[Entries from a spatial question set]
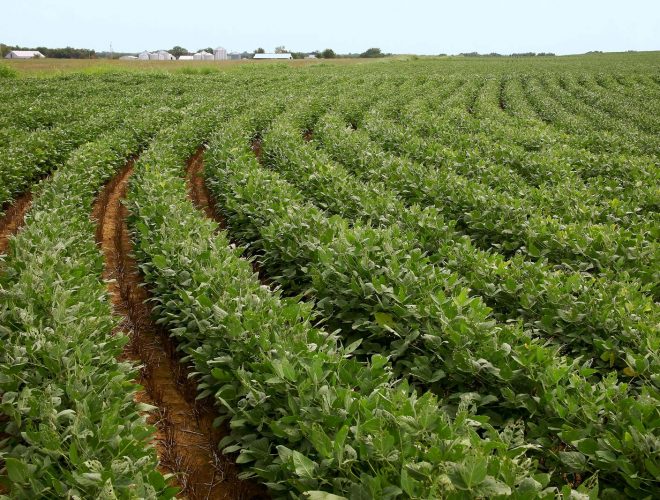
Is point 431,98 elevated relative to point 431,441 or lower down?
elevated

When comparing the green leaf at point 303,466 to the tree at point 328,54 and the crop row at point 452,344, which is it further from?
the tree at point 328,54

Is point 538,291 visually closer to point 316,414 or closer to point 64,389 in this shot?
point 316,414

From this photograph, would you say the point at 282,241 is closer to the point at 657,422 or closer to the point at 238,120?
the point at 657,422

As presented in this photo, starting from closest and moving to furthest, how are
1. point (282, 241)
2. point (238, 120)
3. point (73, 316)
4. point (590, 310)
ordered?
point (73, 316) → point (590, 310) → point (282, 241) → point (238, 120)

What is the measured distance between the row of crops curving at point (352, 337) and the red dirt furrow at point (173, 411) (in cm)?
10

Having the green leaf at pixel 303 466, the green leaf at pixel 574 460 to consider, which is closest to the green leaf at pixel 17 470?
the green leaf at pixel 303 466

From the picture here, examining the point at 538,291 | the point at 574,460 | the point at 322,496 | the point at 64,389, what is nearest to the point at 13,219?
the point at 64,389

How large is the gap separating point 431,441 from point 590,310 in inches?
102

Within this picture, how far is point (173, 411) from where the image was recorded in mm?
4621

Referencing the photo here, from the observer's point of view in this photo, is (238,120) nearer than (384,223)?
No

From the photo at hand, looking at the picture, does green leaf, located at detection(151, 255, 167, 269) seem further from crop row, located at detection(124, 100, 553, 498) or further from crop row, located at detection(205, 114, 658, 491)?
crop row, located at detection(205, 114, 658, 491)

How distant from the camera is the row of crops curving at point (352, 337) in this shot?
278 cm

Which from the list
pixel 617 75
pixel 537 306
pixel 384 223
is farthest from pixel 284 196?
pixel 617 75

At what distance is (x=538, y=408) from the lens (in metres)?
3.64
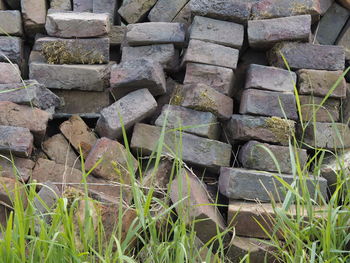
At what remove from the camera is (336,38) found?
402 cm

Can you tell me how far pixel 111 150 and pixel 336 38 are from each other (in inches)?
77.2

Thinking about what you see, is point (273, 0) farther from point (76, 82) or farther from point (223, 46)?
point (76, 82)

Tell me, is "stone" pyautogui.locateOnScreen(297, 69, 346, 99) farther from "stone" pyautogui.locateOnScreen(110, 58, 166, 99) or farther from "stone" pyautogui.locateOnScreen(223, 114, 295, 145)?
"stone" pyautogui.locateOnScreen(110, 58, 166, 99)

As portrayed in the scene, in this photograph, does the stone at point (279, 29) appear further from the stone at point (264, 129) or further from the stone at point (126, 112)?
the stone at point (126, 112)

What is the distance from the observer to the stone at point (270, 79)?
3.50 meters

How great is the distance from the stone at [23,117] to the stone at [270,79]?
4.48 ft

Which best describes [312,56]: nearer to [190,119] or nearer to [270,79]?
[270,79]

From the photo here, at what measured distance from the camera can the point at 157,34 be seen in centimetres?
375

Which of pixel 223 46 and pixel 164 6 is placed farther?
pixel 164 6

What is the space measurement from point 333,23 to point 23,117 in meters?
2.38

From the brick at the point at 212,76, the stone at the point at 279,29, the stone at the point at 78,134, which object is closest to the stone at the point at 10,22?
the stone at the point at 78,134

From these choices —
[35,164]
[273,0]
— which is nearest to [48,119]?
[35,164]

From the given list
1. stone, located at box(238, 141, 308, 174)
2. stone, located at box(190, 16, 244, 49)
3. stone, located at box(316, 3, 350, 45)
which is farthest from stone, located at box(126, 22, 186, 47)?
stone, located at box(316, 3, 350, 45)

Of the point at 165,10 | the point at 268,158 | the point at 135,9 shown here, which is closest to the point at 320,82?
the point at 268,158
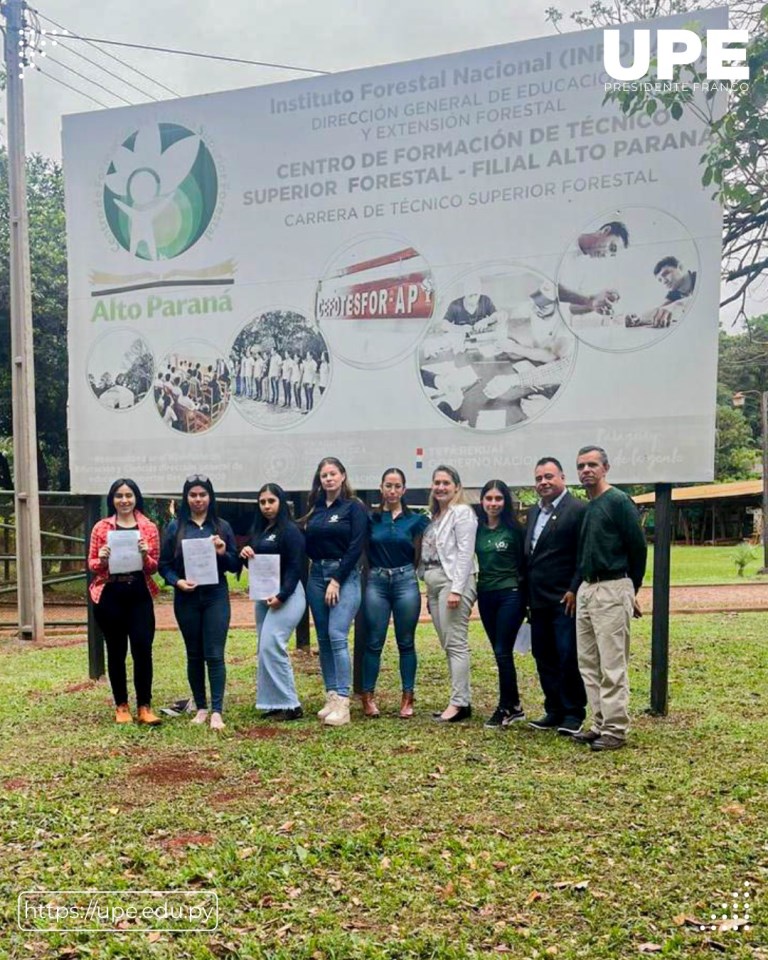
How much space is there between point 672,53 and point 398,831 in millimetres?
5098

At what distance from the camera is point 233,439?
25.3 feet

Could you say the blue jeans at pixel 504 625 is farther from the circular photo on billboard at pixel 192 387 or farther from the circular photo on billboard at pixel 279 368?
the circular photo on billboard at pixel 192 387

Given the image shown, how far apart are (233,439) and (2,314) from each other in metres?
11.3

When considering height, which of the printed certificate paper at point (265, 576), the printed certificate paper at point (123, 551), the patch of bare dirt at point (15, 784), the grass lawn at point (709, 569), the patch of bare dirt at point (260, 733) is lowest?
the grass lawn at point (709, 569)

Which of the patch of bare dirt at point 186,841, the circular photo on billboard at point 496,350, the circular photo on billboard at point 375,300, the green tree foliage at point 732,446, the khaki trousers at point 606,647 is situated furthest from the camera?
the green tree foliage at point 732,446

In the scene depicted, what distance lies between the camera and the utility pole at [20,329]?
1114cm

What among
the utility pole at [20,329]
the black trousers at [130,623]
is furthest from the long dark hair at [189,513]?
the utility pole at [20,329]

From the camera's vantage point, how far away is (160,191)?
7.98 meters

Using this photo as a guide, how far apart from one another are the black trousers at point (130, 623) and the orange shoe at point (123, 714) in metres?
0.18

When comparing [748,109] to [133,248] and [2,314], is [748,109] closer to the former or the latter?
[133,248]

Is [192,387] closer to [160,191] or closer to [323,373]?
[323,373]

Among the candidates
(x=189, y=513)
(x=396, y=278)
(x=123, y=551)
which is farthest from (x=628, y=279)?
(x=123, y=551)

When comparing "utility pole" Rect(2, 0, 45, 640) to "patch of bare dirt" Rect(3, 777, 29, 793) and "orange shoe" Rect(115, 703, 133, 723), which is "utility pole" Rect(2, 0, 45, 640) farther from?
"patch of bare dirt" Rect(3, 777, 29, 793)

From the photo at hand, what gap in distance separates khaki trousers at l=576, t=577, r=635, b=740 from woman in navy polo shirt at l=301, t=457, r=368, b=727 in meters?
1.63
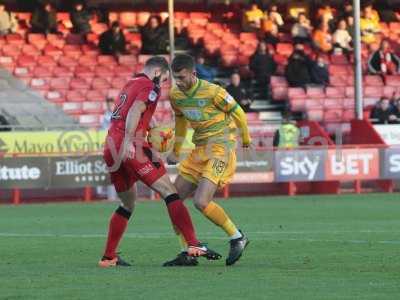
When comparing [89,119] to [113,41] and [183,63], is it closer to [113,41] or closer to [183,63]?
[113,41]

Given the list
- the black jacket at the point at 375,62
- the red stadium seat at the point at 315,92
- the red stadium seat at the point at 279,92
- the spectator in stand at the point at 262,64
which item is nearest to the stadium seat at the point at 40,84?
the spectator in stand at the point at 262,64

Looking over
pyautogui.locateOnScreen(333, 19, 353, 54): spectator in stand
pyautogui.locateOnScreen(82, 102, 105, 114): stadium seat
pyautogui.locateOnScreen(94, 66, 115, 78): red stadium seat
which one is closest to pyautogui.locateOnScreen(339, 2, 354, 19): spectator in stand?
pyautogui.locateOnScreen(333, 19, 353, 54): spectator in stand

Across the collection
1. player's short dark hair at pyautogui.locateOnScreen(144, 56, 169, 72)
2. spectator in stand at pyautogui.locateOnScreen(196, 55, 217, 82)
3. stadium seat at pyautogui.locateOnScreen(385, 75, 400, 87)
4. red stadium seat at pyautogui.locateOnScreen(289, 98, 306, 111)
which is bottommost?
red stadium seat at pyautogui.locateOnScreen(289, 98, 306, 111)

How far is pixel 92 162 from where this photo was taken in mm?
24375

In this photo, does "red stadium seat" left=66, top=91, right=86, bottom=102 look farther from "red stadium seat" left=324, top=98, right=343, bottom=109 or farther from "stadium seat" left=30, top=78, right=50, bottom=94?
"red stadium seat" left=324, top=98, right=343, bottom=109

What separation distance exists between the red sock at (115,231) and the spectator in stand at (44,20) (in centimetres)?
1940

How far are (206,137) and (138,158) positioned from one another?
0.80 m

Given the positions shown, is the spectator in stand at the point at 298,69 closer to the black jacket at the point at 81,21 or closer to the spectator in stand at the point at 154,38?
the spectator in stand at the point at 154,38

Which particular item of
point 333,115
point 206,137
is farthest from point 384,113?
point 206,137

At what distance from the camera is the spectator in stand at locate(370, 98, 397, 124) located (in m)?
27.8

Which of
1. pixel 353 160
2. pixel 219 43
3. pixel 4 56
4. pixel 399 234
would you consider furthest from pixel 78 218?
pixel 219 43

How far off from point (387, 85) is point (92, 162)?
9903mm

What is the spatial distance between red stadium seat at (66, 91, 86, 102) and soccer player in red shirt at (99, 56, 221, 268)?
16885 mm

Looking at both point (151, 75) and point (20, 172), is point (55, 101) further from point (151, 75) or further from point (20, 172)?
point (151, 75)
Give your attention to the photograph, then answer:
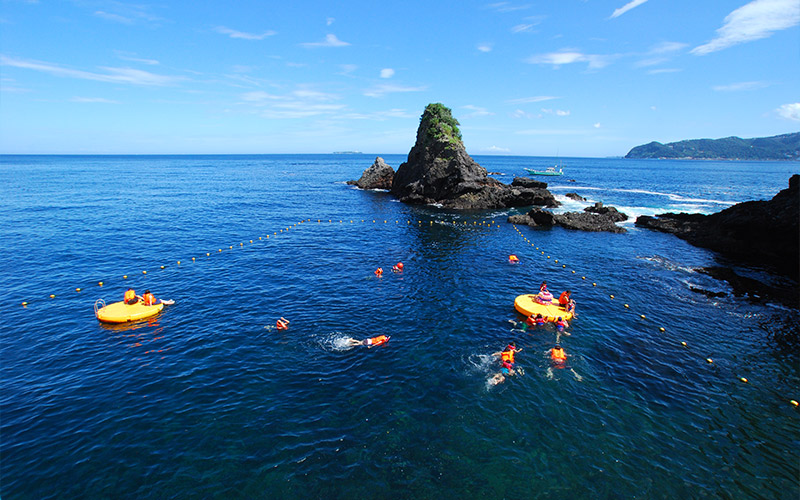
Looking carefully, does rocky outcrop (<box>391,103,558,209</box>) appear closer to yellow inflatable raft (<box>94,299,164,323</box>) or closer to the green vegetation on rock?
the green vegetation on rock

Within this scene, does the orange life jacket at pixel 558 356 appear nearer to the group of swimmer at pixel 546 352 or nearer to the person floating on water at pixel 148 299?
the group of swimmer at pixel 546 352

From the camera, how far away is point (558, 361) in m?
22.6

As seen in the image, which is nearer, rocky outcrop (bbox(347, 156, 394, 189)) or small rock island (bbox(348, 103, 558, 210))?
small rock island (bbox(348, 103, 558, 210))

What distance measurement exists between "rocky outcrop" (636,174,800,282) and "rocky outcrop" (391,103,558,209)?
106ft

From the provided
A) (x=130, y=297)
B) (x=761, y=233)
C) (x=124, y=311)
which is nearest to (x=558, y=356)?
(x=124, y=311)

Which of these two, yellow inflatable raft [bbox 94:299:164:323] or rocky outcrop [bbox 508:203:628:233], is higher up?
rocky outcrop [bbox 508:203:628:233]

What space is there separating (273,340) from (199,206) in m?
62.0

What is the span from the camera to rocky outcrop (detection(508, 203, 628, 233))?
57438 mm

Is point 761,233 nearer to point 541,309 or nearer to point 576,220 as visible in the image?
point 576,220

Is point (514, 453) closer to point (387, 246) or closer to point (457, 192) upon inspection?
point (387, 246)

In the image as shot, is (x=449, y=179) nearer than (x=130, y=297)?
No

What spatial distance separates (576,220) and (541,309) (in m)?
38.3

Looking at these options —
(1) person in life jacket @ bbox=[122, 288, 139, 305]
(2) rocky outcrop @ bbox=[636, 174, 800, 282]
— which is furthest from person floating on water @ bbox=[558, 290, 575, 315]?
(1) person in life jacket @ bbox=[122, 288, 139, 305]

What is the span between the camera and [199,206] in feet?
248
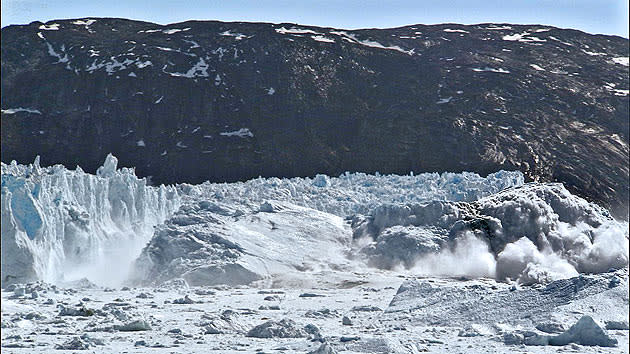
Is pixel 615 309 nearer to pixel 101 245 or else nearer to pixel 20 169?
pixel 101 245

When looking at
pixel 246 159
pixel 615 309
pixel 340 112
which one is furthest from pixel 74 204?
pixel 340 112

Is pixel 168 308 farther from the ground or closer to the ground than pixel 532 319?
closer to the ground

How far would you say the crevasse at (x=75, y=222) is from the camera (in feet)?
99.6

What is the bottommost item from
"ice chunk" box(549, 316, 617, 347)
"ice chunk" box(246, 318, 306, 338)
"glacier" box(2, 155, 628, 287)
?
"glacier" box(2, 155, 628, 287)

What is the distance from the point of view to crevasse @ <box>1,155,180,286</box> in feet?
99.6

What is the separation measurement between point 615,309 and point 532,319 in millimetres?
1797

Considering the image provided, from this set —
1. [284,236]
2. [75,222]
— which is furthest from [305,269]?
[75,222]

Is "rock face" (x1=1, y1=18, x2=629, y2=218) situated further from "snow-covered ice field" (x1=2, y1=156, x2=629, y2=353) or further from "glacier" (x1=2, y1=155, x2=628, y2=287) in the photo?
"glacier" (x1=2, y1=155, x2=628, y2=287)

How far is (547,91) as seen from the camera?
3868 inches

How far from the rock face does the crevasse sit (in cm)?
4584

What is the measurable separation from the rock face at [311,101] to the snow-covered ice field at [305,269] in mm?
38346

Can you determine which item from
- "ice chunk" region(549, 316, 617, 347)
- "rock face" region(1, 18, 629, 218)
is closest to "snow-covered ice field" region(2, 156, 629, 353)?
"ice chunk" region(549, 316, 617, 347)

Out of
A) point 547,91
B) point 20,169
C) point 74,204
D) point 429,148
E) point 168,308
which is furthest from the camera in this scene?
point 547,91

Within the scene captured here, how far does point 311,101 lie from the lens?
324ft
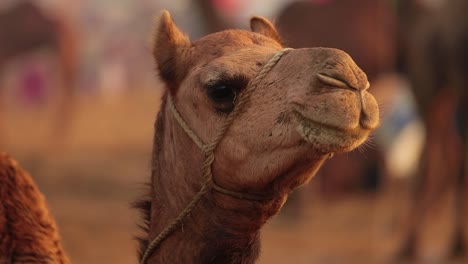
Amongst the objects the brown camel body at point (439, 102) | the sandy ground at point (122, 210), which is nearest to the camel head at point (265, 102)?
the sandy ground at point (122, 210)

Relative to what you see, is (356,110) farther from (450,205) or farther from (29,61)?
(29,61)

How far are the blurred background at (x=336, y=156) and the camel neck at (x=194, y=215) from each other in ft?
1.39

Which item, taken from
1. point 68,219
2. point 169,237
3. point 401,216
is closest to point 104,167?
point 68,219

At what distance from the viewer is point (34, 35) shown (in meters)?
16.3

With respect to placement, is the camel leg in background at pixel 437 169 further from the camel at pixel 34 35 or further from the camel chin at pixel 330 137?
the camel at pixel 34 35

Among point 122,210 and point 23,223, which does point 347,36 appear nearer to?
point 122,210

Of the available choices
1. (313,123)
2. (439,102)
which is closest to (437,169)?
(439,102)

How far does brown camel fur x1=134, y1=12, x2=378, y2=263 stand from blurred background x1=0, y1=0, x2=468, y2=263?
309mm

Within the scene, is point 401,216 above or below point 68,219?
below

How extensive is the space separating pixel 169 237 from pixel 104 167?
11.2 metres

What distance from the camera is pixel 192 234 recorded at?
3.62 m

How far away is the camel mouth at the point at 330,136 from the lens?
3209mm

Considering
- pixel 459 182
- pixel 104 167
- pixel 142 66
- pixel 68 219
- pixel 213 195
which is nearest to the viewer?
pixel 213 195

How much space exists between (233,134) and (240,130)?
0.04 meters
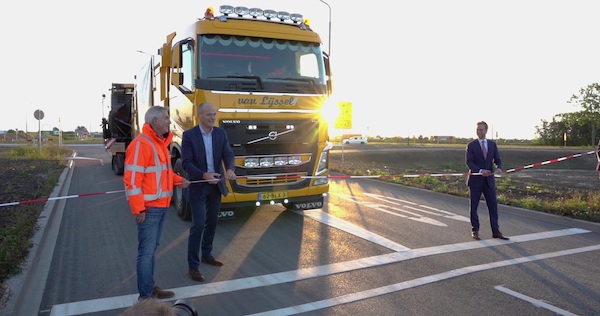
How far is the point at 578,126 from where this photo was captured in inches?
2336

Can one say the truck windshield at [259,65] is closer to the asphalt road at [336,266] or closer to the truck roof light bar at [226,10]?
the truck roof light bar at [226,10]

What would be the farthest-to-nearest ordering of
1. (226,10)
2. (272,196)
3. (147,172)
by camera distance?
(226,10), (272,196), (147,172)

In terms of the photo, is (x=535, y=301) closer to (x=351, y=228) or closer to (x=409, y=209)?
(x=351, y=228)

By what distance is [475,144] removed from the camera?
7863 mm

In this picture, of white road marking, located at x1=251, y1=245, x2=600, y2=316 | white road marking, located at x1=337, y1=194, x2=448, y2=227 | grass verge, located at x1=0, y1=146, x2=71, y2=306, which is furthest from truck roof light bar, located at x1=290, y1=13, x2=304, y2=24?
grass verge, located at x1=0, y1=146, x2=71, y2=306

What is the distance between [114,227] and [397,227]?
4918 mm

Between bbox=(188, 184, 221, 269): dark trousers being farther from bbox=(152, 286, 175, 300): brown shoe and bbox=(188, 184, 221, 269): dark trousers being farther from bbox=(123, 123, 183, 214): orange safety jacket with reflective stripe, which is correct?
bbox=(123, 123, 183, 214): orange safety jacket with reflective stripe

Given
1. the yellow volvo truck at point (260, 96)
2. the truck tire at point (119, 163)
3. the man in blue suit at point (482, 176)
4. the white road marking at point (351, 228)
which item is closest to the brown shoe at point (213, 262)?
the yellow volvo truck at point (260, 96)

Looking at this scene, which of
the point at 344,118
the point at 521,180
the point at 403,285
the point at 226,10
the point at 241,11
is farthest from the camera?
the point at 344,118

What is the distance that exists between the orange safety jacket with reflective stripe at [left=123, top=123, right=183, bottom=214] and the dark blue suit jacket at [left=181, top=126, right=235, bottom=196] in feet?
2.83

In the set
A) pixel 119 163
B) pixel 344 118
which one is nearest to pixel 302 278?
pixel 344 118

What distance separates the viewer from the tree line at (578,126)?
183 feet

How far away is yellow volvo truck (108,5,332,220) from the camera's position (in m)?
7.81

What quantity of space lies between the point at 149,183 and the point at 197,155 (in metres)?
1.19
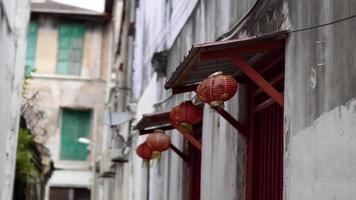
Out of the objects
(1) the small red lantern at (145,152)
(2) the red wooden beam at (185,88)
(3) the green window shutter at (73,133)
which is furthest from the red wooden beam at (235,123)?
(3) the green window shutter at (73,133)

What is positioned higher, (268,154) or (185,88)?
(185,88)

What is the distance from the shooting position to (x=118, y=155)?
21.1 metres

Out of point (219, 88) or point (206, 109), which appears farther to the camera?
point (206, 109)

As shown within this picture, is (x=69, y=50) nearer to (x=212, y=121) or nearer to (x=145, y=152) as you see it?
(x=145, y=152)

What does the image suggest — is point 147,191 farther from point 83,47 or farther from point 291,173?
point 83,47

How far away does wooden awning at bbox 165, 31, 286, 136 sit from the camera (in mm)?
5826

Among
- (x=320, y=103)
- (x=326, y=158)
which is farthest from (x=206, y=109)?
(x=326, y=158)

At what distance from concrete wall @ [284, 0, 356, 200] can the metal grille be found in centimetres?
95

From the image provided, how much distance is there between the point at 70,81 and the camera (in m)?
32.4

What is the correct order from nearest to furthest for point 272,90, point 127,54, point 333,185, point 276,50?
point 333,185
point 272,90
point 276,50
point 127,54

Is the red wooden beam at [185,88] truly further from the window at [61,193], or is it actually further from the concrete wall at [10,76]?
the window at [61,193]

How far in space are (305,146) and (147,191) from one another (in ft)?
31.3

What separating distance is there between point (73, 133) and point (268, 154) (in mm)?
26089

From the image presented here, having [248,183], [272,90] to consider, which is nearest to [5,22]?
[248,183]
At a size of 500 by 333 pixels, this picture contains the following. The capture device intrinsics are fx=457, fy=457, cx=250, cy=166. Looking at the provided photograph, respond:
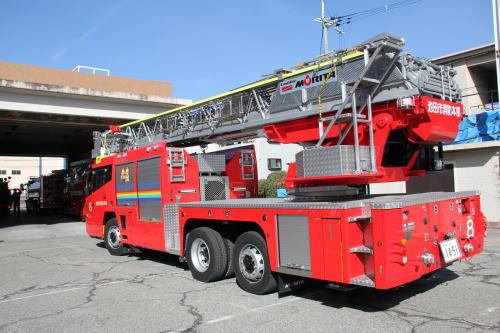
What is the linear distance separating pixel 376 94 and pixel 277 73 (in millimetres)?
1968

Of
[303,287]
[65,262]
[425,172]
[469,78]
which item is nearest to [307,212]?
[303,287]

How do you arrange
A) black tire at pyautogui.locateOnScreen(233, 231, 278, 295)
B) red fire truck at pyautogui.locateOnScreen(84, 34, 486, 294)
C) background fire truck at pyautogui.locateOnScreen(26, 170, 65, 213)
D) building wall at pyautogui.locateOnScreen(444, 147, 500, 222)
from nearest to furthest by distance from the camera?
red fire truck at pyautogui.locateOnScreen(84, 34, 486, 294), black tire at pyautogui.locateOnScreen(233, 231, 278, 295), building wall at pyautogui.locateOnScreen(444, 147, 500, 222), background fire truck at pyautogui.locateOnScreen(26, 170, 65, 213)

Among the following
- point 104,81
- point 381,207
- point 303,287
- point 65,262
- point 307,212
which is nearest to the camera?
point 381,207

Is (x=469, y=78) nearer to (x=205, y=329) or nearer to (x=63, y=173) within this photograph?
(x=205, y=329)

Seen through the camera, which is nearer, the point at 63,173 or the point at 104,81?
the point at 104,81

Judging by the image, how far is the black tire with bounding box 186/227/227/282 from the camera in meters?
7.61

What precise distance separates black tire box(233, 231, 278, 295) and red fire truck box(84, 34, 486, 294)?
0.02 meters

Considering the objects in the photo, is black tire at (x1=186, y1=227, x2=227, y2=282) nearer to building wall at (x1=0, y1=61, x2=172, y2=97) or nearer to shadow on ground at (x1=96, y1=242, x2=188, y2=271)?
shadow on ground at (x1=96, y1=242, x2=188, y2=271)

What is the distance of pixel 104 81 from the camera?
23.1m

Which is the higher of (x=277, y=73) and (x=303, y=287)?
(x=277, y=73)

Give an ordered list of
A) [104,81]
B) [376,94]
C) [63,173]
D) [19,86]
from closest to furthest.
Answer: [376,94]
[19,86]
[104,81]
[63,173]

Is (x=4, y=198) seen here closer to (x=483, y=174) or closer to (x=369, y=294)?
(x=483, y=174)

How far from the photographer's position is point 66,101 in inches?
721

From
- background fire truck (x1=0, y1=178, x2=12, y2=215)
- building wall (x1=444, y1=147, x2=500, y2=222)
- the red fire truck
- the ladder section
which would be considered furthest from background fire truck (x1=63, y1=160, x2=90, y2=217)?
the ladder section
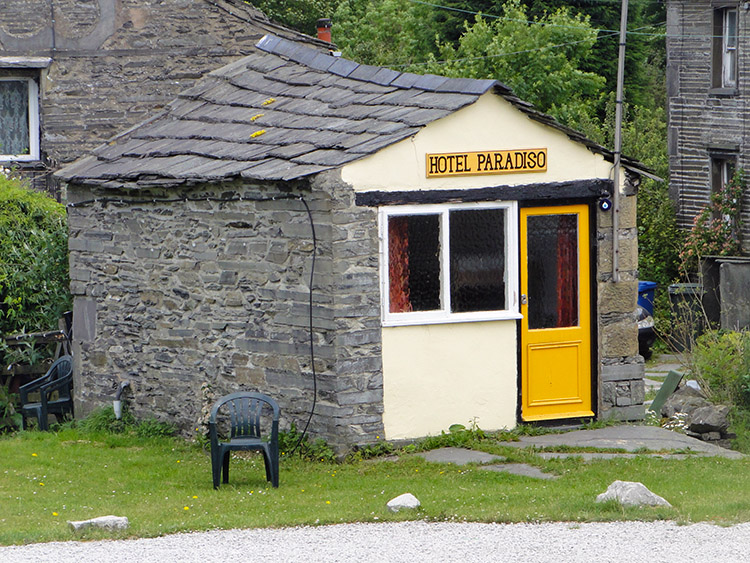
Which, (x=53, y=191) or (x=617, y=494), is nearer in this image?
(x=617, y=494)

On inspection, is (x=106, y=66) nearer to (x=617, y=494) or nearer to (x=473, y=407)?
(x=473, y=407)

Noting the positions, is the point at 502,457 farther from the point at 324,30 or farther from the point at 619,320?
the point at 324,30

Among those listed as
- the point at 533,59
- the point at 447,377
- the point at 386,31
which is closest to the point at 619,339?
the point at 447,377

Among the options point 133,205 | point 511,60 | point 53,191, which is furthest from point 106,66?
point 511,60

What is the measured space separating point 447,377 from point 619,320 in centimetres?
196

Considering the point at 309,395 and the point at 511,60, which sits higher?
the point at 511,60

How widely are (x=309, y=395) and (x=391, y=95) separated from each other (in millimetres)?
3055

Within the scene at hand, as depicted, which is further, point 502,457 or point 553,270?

**Given problem**: Substitute "is higher" for "sits higher" in the entries from the line containing "On inspection, is" through the end of the entries. Reproduce only those lines, with nothing else changed.

**Full answer**:
On inspection, is (x=106, y=66) nearer to (x=617, y=494) or nearer to (x=473, y=407)?
(x=473, y=407)

Noting the positions, is the point at 502,457 farther from the point at 324,30 or farther from the point at 619,320?
the point at 324,30

Among those listed as
- the point at 533,59
- the point at 447,377
- the point at 386,31
which is closest to the point at 619,339?
the point at 447,377

Among the options point 133,205 | point 511,60 | point 53,191, which is furthest from point 106,66?
point 511,60

What is the measured space separating point 447,377 from point 619,320 in centimetres?
196

Considering the point at 309,395 and the point at 511,60, which is higher?
the point at 511,60

How widely are (x=309, y=395) and (x=391, y=95) separated from each other (in millimetres)?
3055

Within the scene at hand, as depicted, which is further, point 502,457 or point 553,270?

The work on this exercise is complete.